A un certo punto c’è una veduta del duomo di Firenze spacciata come vista sulla capitale del secondo fanta-regno. Capisco che gli sfondi pre-renderizzati possano aiutare gli illustratori, ma c’è un limite a tutto. Almeno modificateli un po’.
È una serie tranquillissima per chi vuole staccare un attimo il cervello. Non ho altro da aggiungere alla lettura dei due primi volumi.
I manga li leggo volentieri, ma detesto quando a non uscire è il romanzo che adattano, perché preferirei leggere quest’ultimo. È stato così anche per Whoever steals this book, una storia paranormale su una biblioteca di libri maledetti; rubarne uno scatena una determinata maledizione legata a un genere letterario, e spetta alla giovane custode e uno spirito-volpe rintracciare il ladro, il maltolto e spezzare la maledizione. Vedere la realtà riscriversi per aderire a un genere letterario è una trovata molto creativa nonché uno spettacolo, lo stile di disegno è bellissimo, ma ci sono cose che restano inspiegate e mi è stato difficile capire se è così per via di una cattiva traduzione, o del volere dell’autore. Scommetto che nel romanzo è più chiaro; spero che prima o poi esca, ma nel frattempo mentirei se non dicessi di non avere gradito questa avventura così particolare. La consiglio, ma avverto che serve avere un buon livello culturale per cogliere i riferimenti.
Shadows House è un manga soprannaturale dove la trama procede più per intrighi e rivelazioni, che non scene d’azione (in minoranza, ma non assenti). Nel tredicesimo e quattordicesimo volume si conoscono meglio alcuni personaggi presenti fin dall’inizio, il loro tormento e quanto siano bastardi i loro capi – se pure non fosse già chiaro da un pezzo. La strategia delle protagoniste inizia a dare buoni risultati, ma bisognerà vedere cosa succederà dopo il tiro mancino degli “adulti”. È intrigante, ma a tratti il dialogo può diventare eccessivo e pesante; vista l’atmosfera opprimente, non sorprende affatto che i personaggi vogliano scappare. È una serie che merita, ma ha un ritmo volutamente più lento di molte altre.
Nel trentacinquesimo volume di Black Clover finisce l’arco narrativo ambientato in un paese simile al Giappone e iniziano le mazzate finali della serie. Ho preferito di molto la prima parte alla seconda, che è molto più seria e incasinata, piena di bastonate magiche e qualche colpo allo stomaco. I primi capitoli, invece, contengono sviluppi di vari personaggi, qualche informazione sui piani e i poteri del boss finale e perfino qualche scena comica; un equilibrio migliore. È il bello e il brutto delle serie d’azione.

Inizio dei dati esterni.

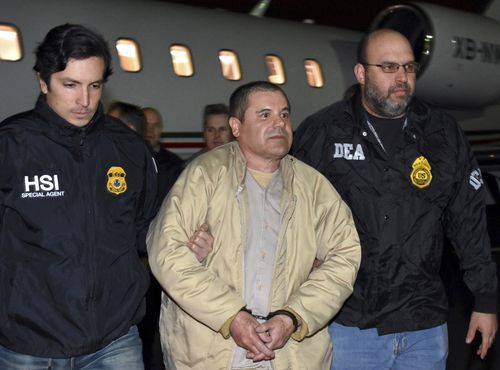 "In this Jan. 19, 2017 file photo provided U.S. law enforcement, authorities escort Mexican drug lord Joaquin ""El Chapo"" Guzman, center, from a plane in Ronkonkoma, N.Y. A judge has postponed the New York trial of Guzman until November 2018. U.S. District Judge Brian Cogan in Brooklyn on Monday, July 16, said jury selection can start Nov. 5. Guzman's lawyer says his client is ""highly disappointed"" that the judge did not delay the trial five months. (U.S. law enforcement via AP, File)"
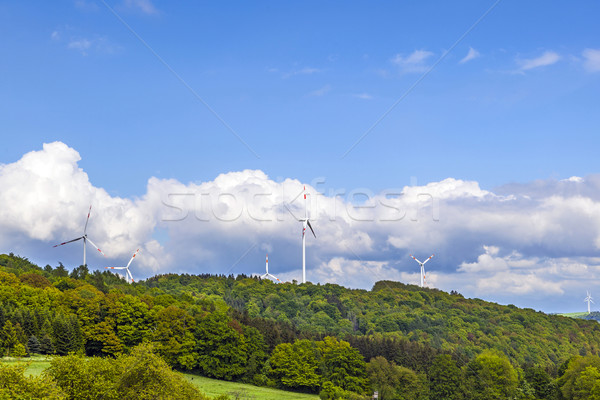 wind turbine generating electricity on blue sky  Stock photo © meinzahn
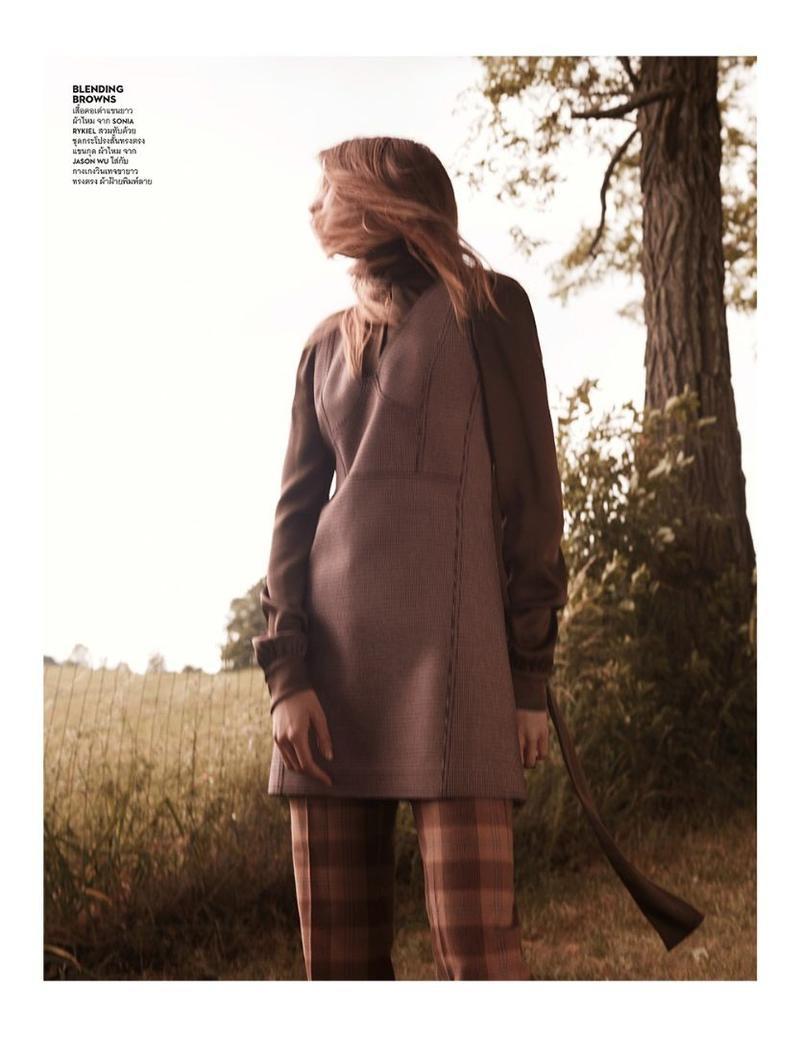 The model poses in Jason Wu dress over plaid Sonia Rykiel pants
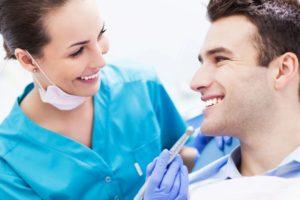 Dental Hygienist With Dental Patient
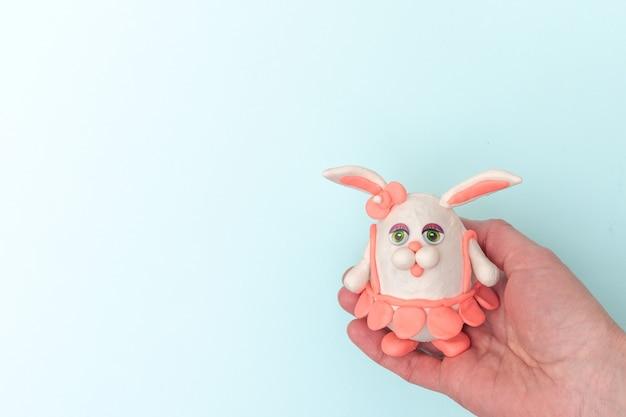 Mão segurando um coelhinho da páscoa feito de ovos e plasticina em um fundo azul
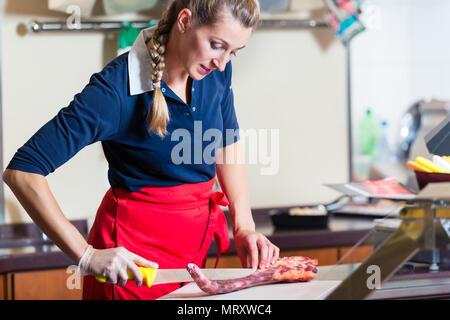 Coupe femme boucher morceau de viande de côtes dans sa boutique Banque D'Images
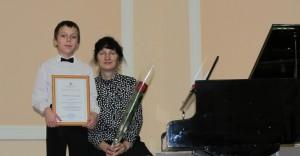 Александр Бирюков с преподавателем Татьяной Полиной.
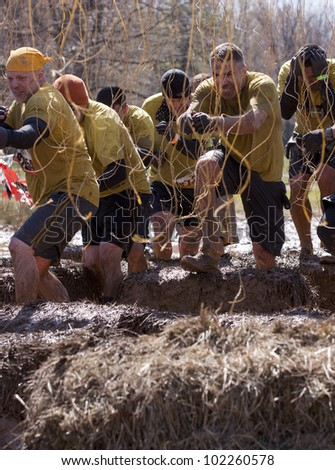 POCONO MANOR, PA - APR 29: A team runs through an obstacle with electrified wires at Tough Mudder on April 29, 2012 in Pocono Manor, Pennsylvania. The course is designed by British Royal troops. - stock photo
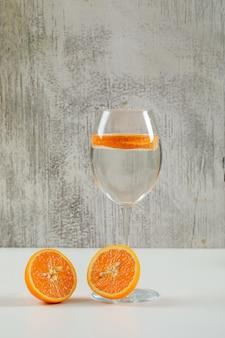 Спелые половинки апельсина с дольками апельсина в стакане воды, вид сбоку на шероховатой и белой поверхности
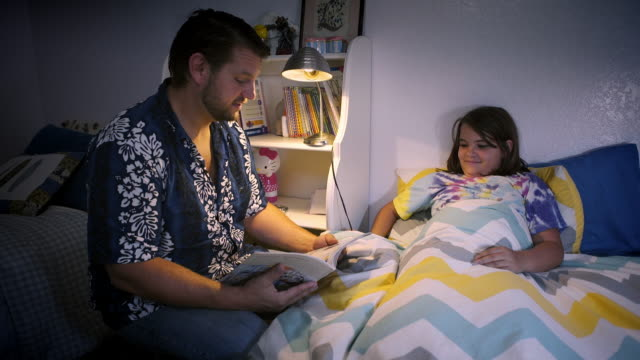 Stay at home father reads to his 10 year old daughter at bedtime - smiling and laughing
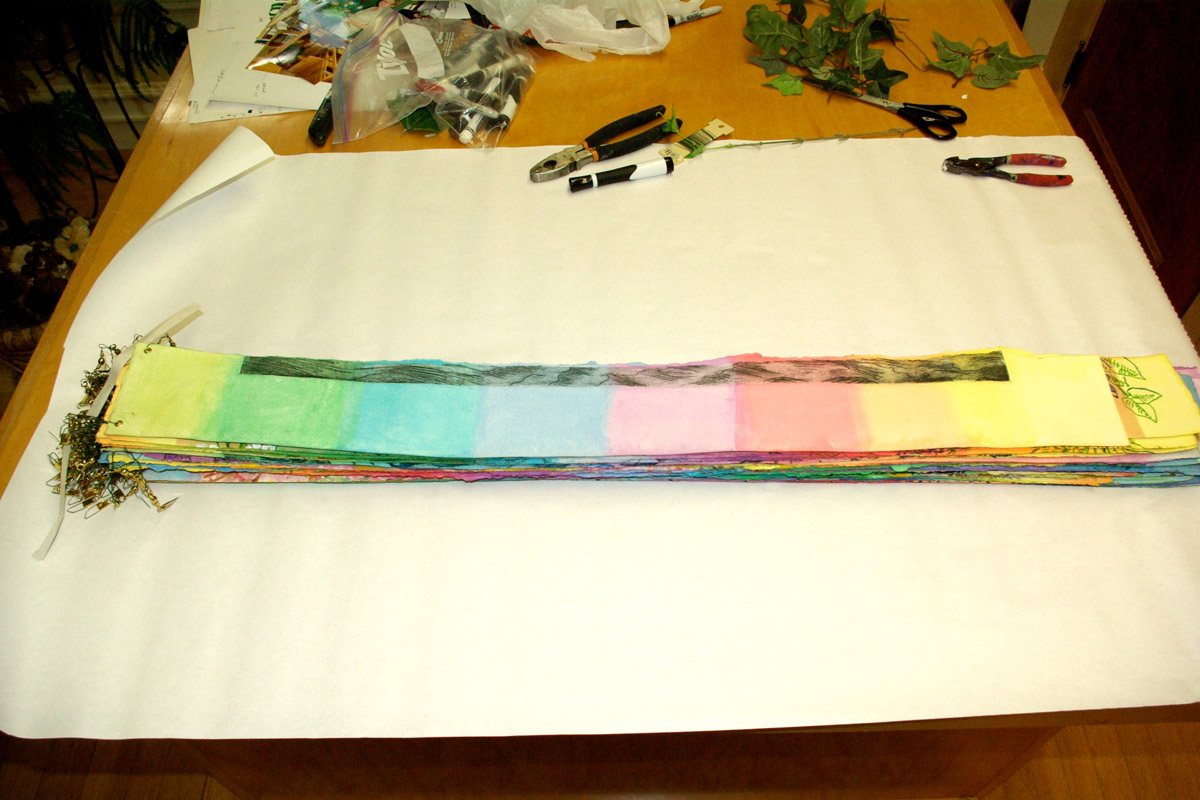 """Transporting """"Circle of Life."""" Wrapping the number-ordered, rainbow strips."""
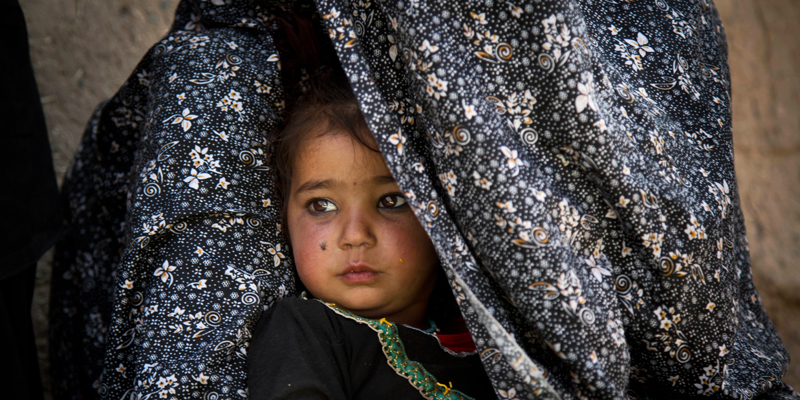 Shahara, now 3, sits tucked inside the shawl of her mother, Masooma, in Kandahar, Afghanistan, on Saturday, April 20, 2013 as Masooma recalls the night she says a U.S. soldier killed her husband and attacked her children in a southern Afghanistan village. Masooma says the soldier grabbed Shahara's pony tails and shook her head violently after killing her father.  — AP Photo.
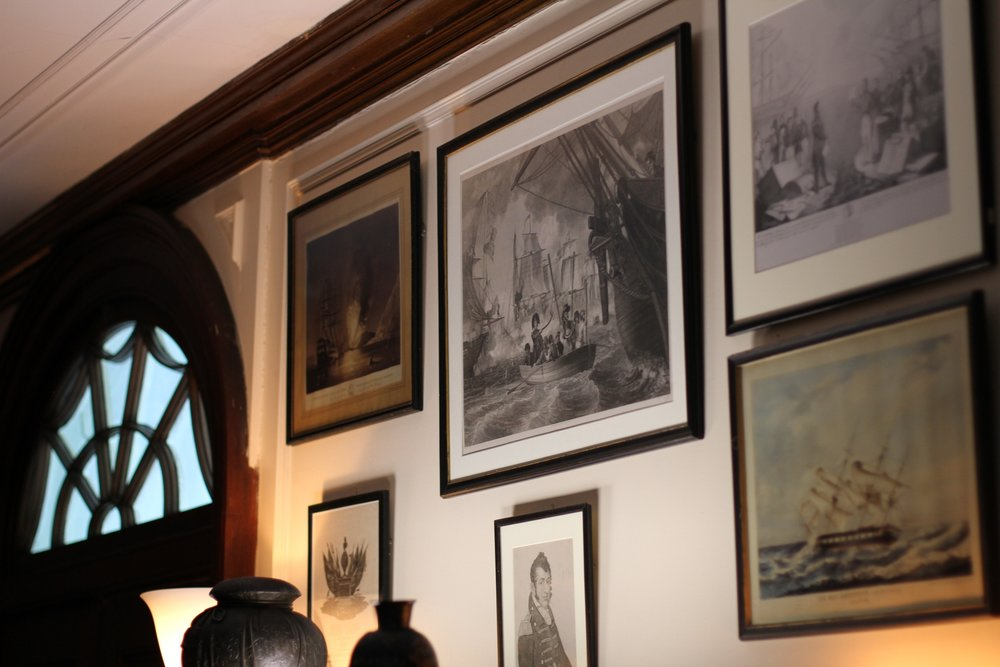 Walls filled with framed pictures and paintings.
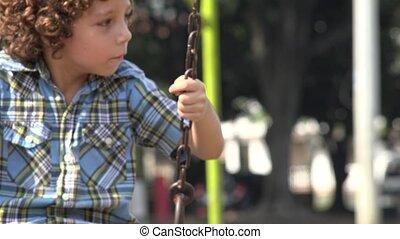 Boy Swinging on Swing Set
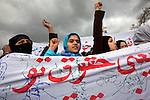 Afghan women hold banners during a demonstration at the national Parliament compound in Kabul, Afghanistan, Wednesday morning, Apr. 15, 2009. Around 200 women gathered for the demonstration, then marched to Parliament to protest the Shia Personal Status Law, which was signed by Afghan President Hamid Karzai last month. Critics and women's activists say the law legalizes marital rape and violates women's basic human rights.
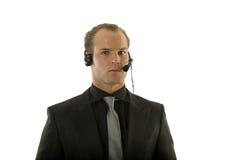 Auriculares que desgastan del hombre de negocios joven acertado Fotografía de archivo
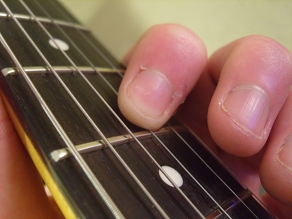 photo showing index finger fretting G string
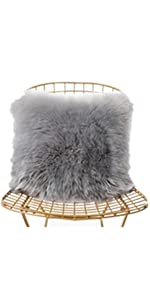 a grey faux fur pillow on the chair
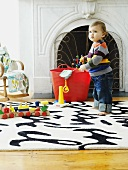 Toddler with toys on rug in front of fireplace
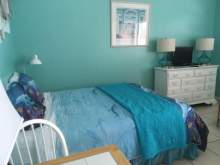 Double bed, bedding in shades of blue with dolphin print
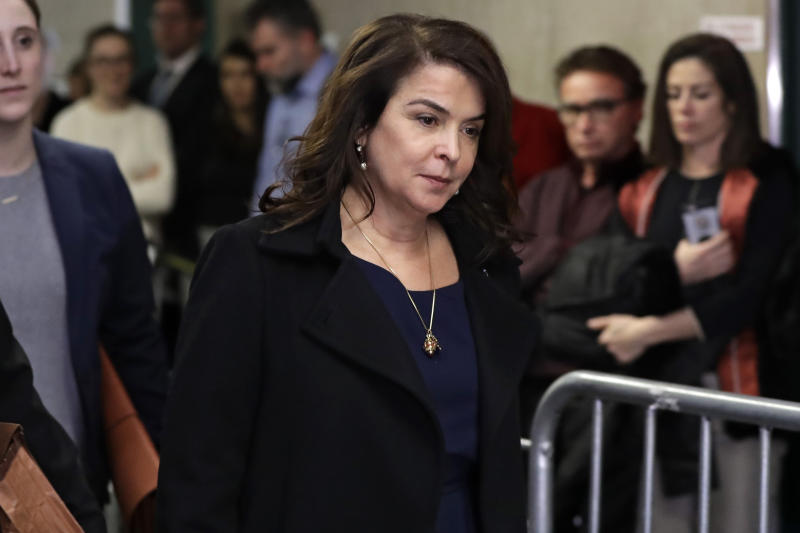 FILE - In this Thursday, Jan. 23, 2020 file photo, actress Annabella Sciorra returns after a lunch break in Harvey Weinstein's rape trial in New York. (AP Photo/Richard Drew)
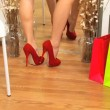 Trying Red Stiletto Shoes for Size - Foto Stock
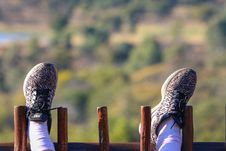 Free Person Wearing Black And Grey Nike Shoes Resting Feet On Wooden Fence Royalty Free Stock Photos - 120632478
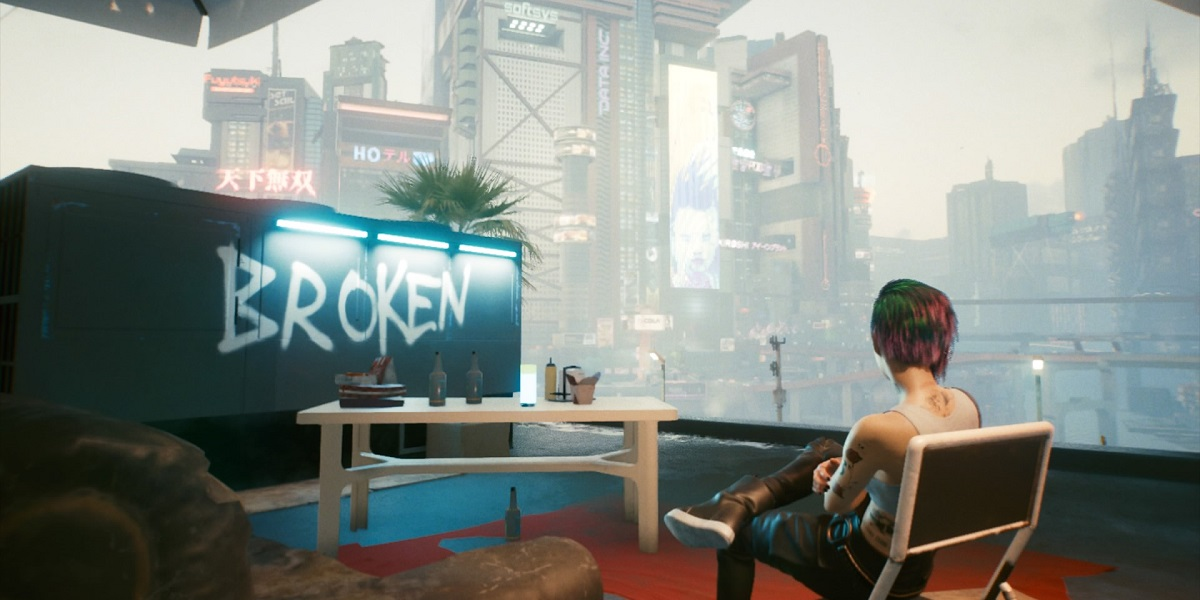 Screenshot from Cyberpunk 2077 showing a character from the game sitting in front of a futuristic cityscape and the word 'broken' graffitied onto a wall
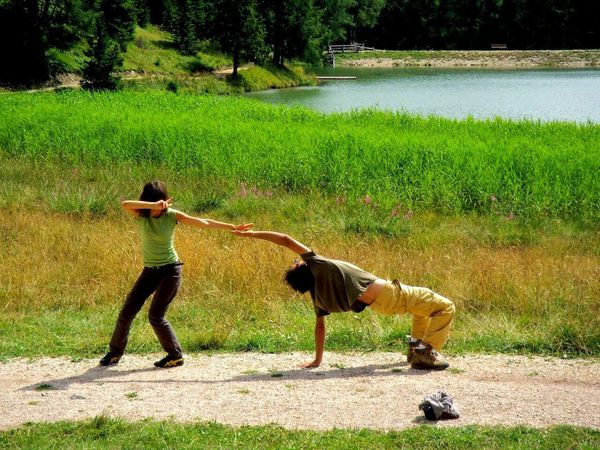 Playing Outdoors Leisure Time Dancing Enterteiment In The Park Couples Easygoing Stretching Out Jokingaround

Il ritmo convulso e le mazzate continue al punto da rendere difficile seguire la storia con attenzione sono gli unici difetti del centosettesimo volume di One Piece. La quantità di rivelazioni è assurda nel senso migliore della parola. Un’altra storia che sta entrando nelle fasi finali e ha accelerato il ritmo al massimo, ma so già che ne varrà la pena.
È un sacco che non riprendevo in mano Spy x family, ma nel leggere le prime pagine del dodicesimo volume ho riscoperto il motivo per cui la amo: il suo essere un misto equilibrato e particolarissimo di azione, sangue, pugni allo stomaco, ma anche umorismo, pucciosità, e speranze. Il messaggio di concordia e antimilitarismo suona molto più sincero e impattante di tanti drammi pesanti intrisi di prediche. Finisce su un cliffhanger, ma sono più incline a preoccuparmi per il cattivone, ora che è arrivata Nightfall.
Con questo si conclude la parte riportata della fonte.